Conjugacy Class in a matrix group with columns of standard basis I want to find the conjugacy classes of this group:
$$G=\{(a_1,a_2,a_3):a_i=\pm e_j\}\subset GL_3(\mathbb C)$$
I know that $S_3$ is one of the subgroups of this group, so I can check which elements of $S_3$ continues to be conjugate in our group,
I know that in $Z(G)$ there is two elements $I,-I$.
I know that I have to check the diagonal matrices on which ones are conjugate, but I don't know how to finish and find the others conjugacy class of this group, and I don't Know how to find the number of the elements of the conjugacy class.
I'll be thankful for help
 A: This group is a wreath product of a cyclic group of order $2$ (i.e. $\pm 1$) with a symmetric group of order $3$. Thus $S_3$ is also a factor group and one can use the classes of $S_3$ as first approximation (i.e. classes of $G$ that will map into the class of $S_3$), which also gives how coordinates are permuted.

*

*The class of the identity in $S_3$ gives matrices that are diagonal with 0,1,2,3 entries that are $-1$, thus
4 classes, including the two in the centre and two of size 3 outside the centre.

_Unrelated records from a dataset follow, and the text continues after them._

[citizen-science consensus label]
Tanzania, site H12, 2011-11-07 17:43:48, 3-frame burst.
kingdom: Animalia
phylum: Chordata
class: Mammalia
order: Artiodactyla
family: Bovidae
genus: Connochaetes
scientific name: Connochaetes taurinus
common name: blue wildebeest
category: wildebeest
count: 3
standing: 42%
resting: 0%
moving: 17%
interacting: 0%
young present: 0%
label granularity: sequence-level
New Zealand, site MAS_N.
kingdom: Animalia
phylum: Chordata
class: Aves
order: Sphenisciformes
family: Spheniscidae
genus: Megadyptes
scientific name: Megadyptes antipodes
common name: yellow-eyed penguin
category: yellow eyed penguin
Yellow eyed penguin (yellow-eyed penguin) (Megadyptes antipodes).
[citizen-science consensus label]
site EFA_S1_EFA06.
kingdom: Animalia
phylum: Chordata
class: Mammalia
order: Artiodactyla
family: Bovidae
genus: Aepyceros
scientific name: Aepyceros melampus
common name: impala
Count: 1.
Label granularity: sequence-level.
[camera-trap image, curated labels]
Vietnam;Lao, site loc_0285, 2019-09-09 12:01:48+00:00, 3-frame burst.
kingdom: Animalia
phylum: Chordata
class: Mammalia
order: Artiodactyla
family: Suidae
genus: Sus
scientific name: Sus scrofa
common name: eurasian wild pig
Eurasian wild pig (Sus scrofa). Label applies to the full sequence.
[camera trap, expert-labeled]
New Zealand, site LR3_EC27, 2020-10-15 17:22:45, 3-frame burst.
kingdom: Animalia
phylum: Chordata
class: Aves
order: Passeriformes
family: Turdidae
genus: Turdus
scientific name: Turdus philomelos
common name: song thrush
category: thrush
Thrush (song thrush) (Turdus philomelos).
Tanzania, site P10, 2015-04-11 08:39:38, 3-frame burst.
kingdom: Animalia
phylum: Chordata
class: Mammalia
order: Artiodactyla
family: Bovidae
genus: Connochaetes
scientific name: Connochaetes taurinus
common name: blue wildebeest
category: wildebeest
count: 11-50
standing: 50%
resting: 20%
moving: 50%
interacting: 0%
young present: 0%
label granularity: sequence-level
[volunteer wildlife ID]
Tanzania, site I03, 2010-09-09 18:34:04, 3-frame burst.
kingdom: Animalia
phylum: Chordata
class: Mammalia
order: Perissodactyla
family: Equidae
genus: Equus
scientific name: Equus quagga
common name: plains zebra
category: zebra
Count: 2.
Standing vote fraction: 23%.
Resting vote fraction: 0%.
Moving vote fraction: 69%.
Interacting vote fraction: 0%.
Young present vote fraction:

*Next come matrices that map to elements of order $2$. Their shape must be $\left(\begin{array}{ccc}0&*&0\\*&0&0\\0&0&*\\
\end{array}\right)$ (or conjugate). You get 4 classes distingiuished by determinant $\pm1$ and element order 2 or 4. All have 6 elements.


*Finally, you get two classes that map to elements of order $3$. Their shape must be $\left(\begin{array}{ccc}0&*&0\\0&0&*\\*&0&0\\
\end{array}\right)$ (or conjugate). One has elements of order 3 and determinant 1, the other order $6$ and determinant $-1$. Both have 8 elements.